- What you will do: When you reach the line that contains "在这些部位涂抹，会更容易散发香膏的香调", begin copying exactly and continue through the last line below. Do not copy pictures.

- Dataset entries:
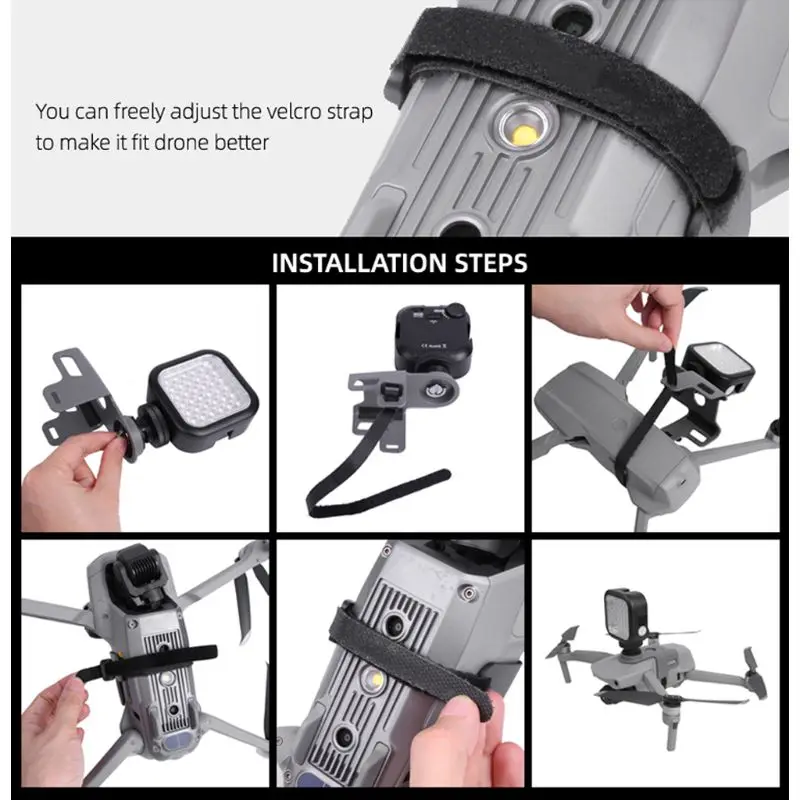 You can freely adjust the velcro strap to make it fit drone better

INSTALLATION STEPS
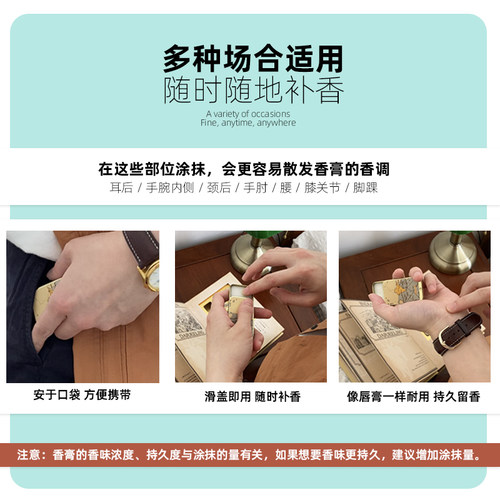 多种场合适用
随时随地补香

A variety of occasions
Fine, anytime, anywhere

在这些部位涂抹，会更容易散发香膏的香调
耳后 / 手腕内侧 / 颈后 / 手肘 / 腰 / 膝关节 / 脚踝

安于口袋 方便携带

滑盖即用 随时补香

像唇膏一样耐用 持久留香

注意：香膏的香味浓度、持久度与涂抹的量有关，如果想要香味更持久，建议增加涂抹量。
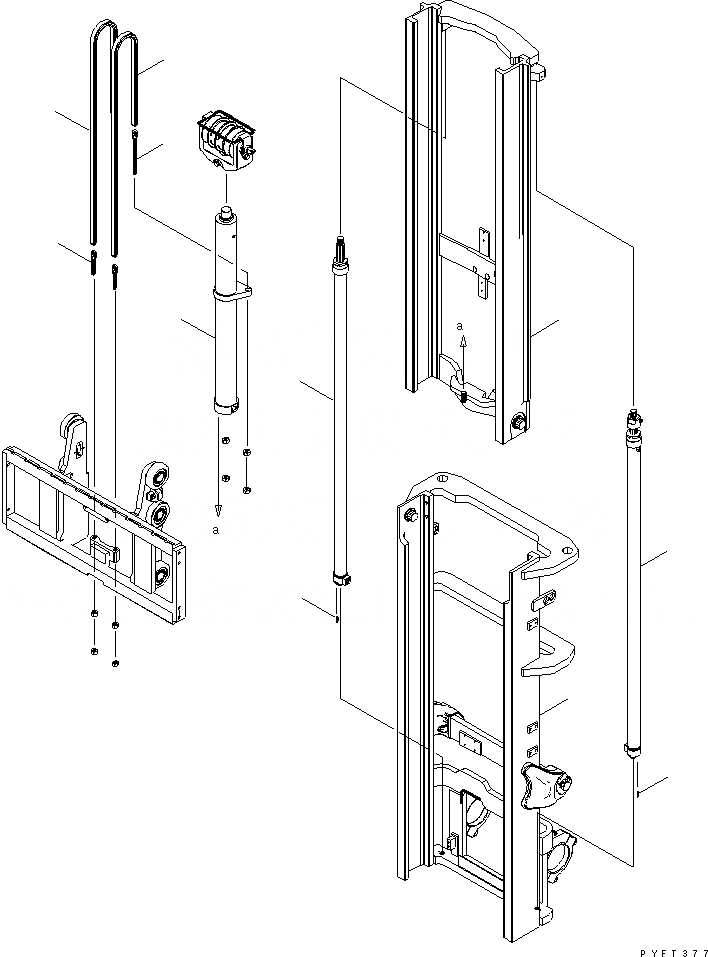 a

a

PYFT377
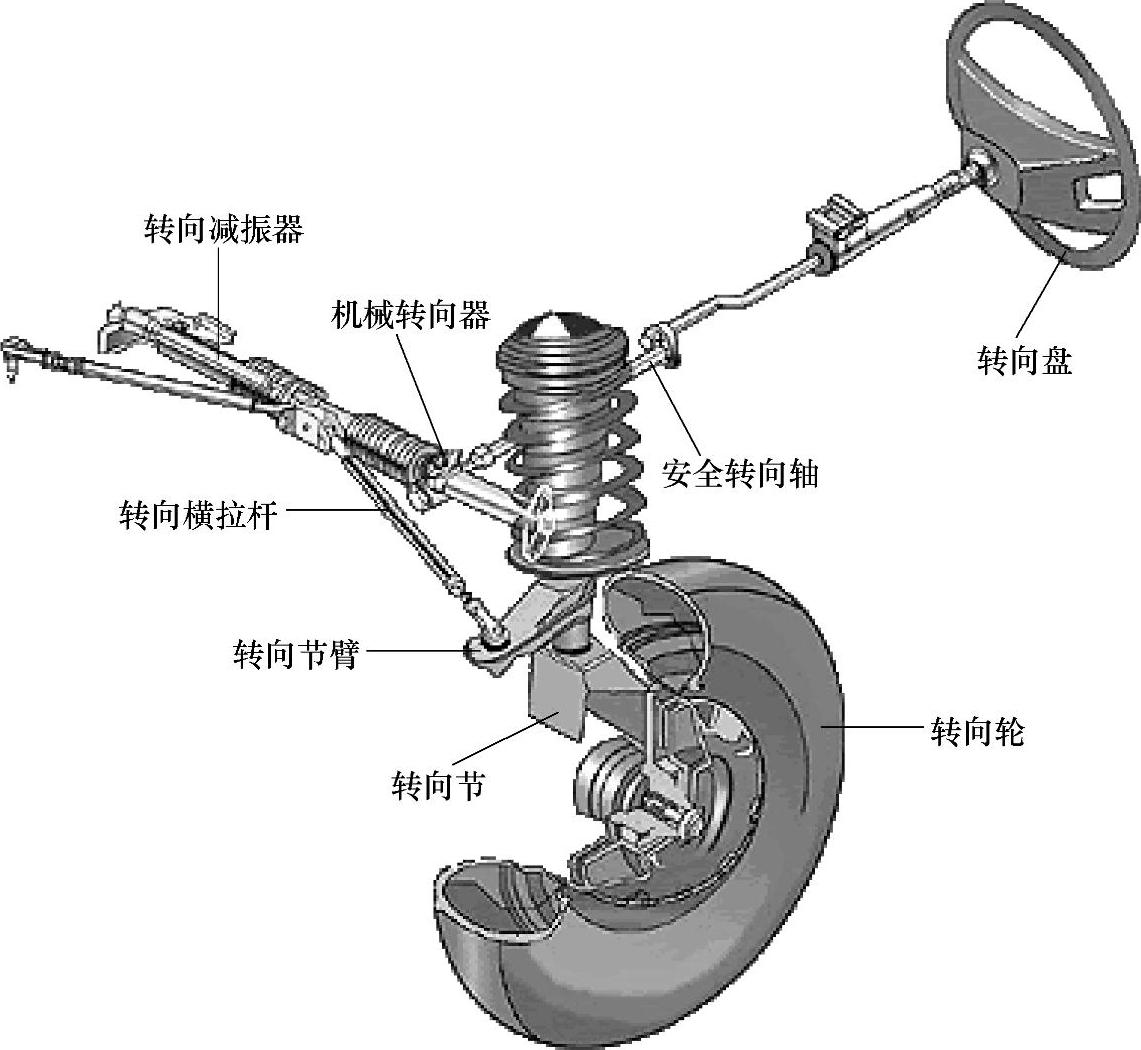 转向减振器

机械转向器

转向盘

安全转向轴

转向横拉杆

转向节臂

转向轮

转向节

- The completed task:
在这些部位涂抹，会更容易散发香膏的香调
耳后 / 手腕内侧 / 颈后 / 手肘 / 腰 / 膝关节 / 脚踝

安于口袋 方便携带

滑盖即用 随时补香

像唇膏一样耐用 持久留香

注意：香膏的香味浓度、持久度与涂抹的量有关，如果想要香味更持久，建议增加涂抹量。
 a

a

PYFT377
 转向减振器

机械转向器

转向盘

安全转向轴

转向横拉杆

转向节臂

转向轮

转向节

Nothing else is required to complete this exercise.